On Friday, person two expressed that she did not want to seam her squares together. That screwed up my payment schedule and was not appreciated. The quality of person three was not up to snuff, but she offered to seam all the squares/strips for me.

On Saturday, person one brought me enough squares for two strips but had left all the tails, which I discovered later – when I was informed by the seamer – were not long enough to work with. Unfortunately, the seamer advised me after she discovered one square, that had already been seamed, began to unravel. By this time, person two had stopped contributing accomplishing enough squares for one strip. By the end of Saturday, all squares had been completed and seamed. That is when I called the Prop Master, who informed me that the afghan was no longer going to be framed, and that he would like it larger: 36 x 54 inches. I was already having issues due to my method of seaming, which was causing cupping of the squares, thereby shortening the length and width.

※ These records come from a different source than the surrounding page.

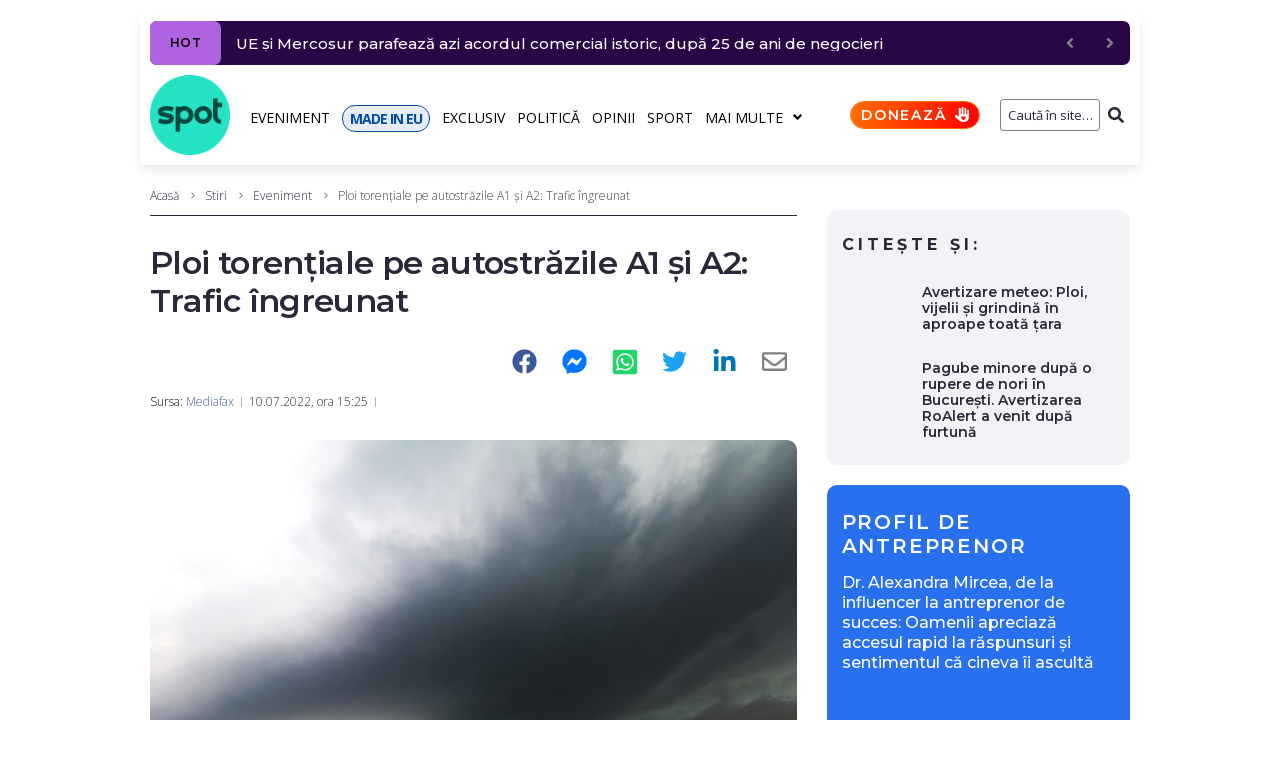

--- FILE ---
content_type: text/javascript;charset=utf-8
request_url: https://id.cxense.com/public/user/id?json=%7B%22identities%22%3A%5B%7B%22type%22%3A%22ckp%22%2C%22id%22%3A%22mkic2w3pp4bkdzbe%22%7D%2C%7B%22type%22%3A%22lst%22%2C%22id%22%3A%221hxbqcde9jmdd18myocd4i8gvf%22%7D%2C%7B%22type%22%3A%22cst%22%2C%22id%22%3A%221hxbqcde9jmdd18myocd4i8gvf%22%7D%5D%7D&callback=cXJsonpCB1
body_size: 189
content:
/**/
cXJsonpCB1({"httpStatus":200,"response":{"userId":"cx:1oisfzrkr74l0d58kljqf4irm:10t66rhpkotzi","newUser":true}})

--- FILE ---
content_type: text/javascript;charset=utf-8
request_url: https://p1cluster.cxense.com/p1.js
body_size: 101
content:
cX.library.onP1('1hxbqcde9jmdd18myocd4i8gvf');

On Sunday, I crocheted the extra 24 squares necessary to make up the difference in width and length and person three seamed them into place. This was a big accomplishment, allowing me time to wash the afghan, checking for construction quality. When I called the prop master to check in regarding the process, I left a message requesting the original deadline, as it was not longer being framed and he conceded. Phew!

On Monday, as I was tying sewing in the loose ends and resewing the loosened ends, I discovered at least five more squares that were unraveling. Aiyaa! Because it would have take more time to remove them, remake them and replace them, I took a shortcut: cosmetic touch up. I also began the border.

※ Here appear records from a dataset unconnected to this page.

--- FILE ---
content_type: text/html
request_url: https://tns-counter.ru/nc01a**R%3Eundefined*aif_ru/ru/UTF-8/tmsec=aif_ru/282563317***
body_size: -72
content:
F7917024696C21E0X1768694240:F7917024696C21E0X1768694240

Today, I was just about to finish the border when the prop master arrived at the store. He grabbed some lunch while I finished the last half of the last round, came back, admired the afghan and made the purchase.

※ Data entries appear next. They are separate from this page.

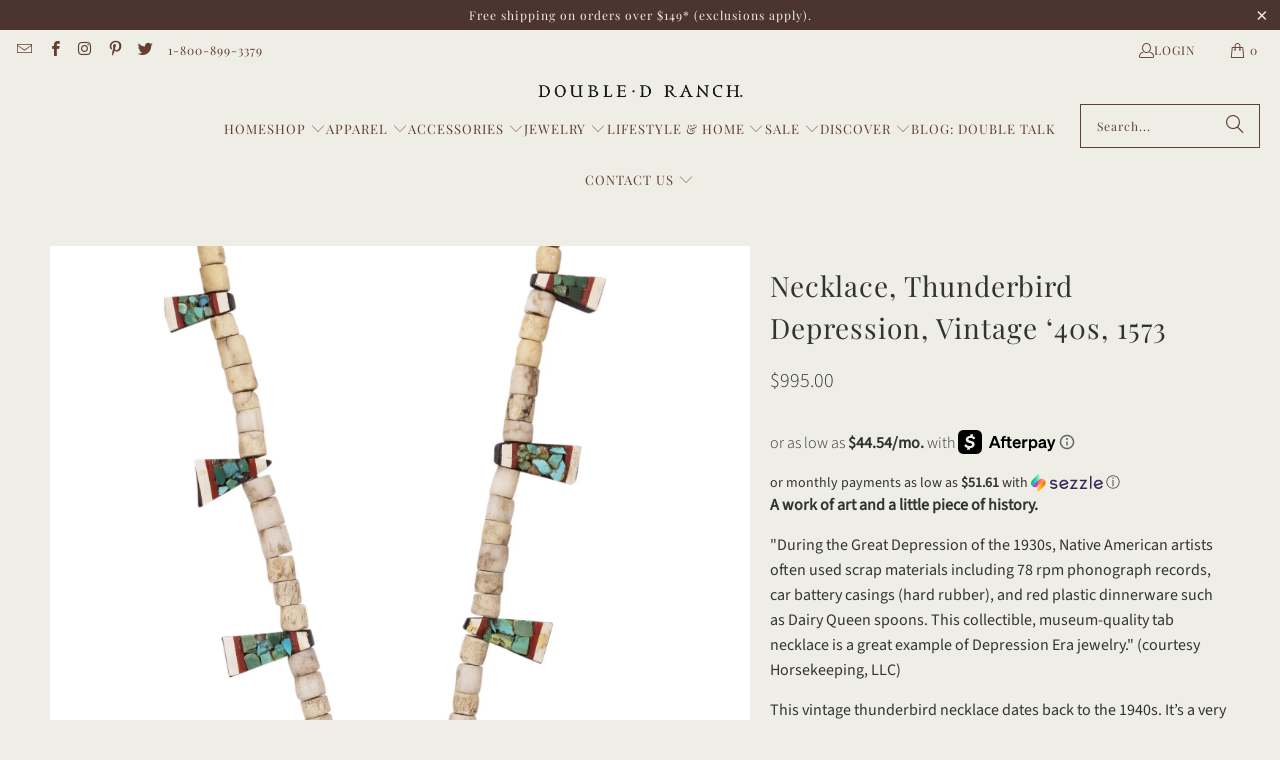

--- FILE ---
content_type: text/css
request_url: https://cdn.shopify.com/extensions/019becac-f072-7998-9600-203048a08df7/upsellplus-349/assets/pdpwidget.css
body_size: -48
content:
.AppPdpOffers{margin-bottom:1.5rem}.Cart__wrapper .flickity-enabled>.flickity-prev-next-button.next{right:-40px}.Cart__wrapper .flickity-enabled>.flickity-prev-next-button.previous{left:-40px}.AppPdpOffers div:empty{display:none!important}.AppPdpOffers>#up-blockstack{align-items:center!important}.AppPdpOffers #up-grid #up-blockstack[uniqueid=up-blockstack-offer-item]{max-width:300px}@media (min-width: 768px){.AppPdpOffers #up-grid #up-blockstack[uniqueid=up-blockstack-offer-item]{max-width:200px}}.AppPdpOffers div#up-grid>div#up-blockstack[uniqueid=up-blockstack-offer-item],div#up-grid>div#up-blockstack[uniqueid=up-blockstack-offer-item]>div#up-blockstack,div#up-grid>div#up-blockstack[uniqueid=up-blockstack-offer-item]>div#up-blockstack>div#up-view{flex:1}.AppPdpOffers div#up-grid>div#up-blockstack[uniqueid=up-blockstack-offer-item]>div#up-blockstack>div#up-view>div#up-blockstack{height:100%;display:flex;justify-content:flex-start!important}.AppPdpOffers div#up-grid>div#up-blockstack[uniqueid=up-blockstack-offer-item]>div#up-blockstack>div#up-view>div#up-blockstack>div#up-blockstack[uniqueid=up-blockstack-stack-inner]{height:100%;display:flex;justify-content:flex-start!important}.AppPdpOffers div#up-grid>div#up-blockstack[uniqueid=up-blockstack-offer-item]>div#up-blockstack>div#up-view>div#up-blockstack>div#up-blockstack[uniqueid=up-blockstack-stack-inner]{flex:1;justify-content:space-between!important}@media (max-width: 768px){.AppPdpOffers[layout=row][generalLayout=tiles] div#up-grid{display:flex;flex-direction:column!important;align-content:center}.AppPdpOffers[layout=row][generalLayout=tiles] div#up-grid img{max-height:100px}.AppPdpOffers[layout=row][generalLayout=tiles] div#up-grid>div#up-blockstack[uniqueid=up-blockstack-offer-item]>div#up-blockstack>div#up-view>div#up-blockstack{display:flex;flex-direction:row!important}}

While I am ever grateful for the help I received from persons one, two and three, I have learned some valuable lessons from this project:

  1. No one will ever match my standard of quality, just as I am sure I could never meet another person’s standard of quality
  2. I allowed my ambition to fulfill a life’s dream – crochet an afghan for a television show – to compromise my standard of quality, which led to me being dependent on others
  3. Unless all the yarn I estimate for a job is available at one time, I will not deviate or make concessions
  4. I need to take a deep breath before accepting jobs that I have never quoted and make sure I have consulted with others before committing to an estimate
  5. I discovered that I am blessed to know more people than I thought, who could have guided me more accurately regarding my price estimate
  6. If I ever solicit help from others, I need to be extremely specific as to my expectations

Overall, I am glad the project is done and cannot wait to see it on television. I received a phone call from one of my bosses while composing this post, inquiring if this was a done deal and if the prop master was pleased with the outcome. I can only assume he was pleased because he paid, unless he has some secret elves stashed somewhere that can crochet the same afghan overnight. My boss surprised me the confident suggestion that I would have been able to complete this project alone. Perhaps that confidence will instill itself within me for future projects. I am blessed to have such thoughtful employers, who allowed me to use the store as a workshop, arriving/leaving outside normal operating hours to work on the afghan.

The name of the afghan should be obvious and comes from the song by Smash Mouth from their 1999 album Astro Lounge.

I Was On Television: KTLA Morning News

Leonardo Aguilar and A Hooker’s World were on KTLA Morning News this morning!

They asked for emails of your latest crafts. I sent in Don’t Let The Stars Get In Your Eyes Shawl and they showed it on television, never thinking it would appear on television. Boy, was I wrong. I almost fell out of my chair when I saw the shawl on television.

I stopped watching Today over the firing of Anne Curry. I then switched to ABC, but was not much of a fan of the personalities or the fact that the weather did not usually include the beaches, which is where I live. Now, it’s KTLA Morning News for me!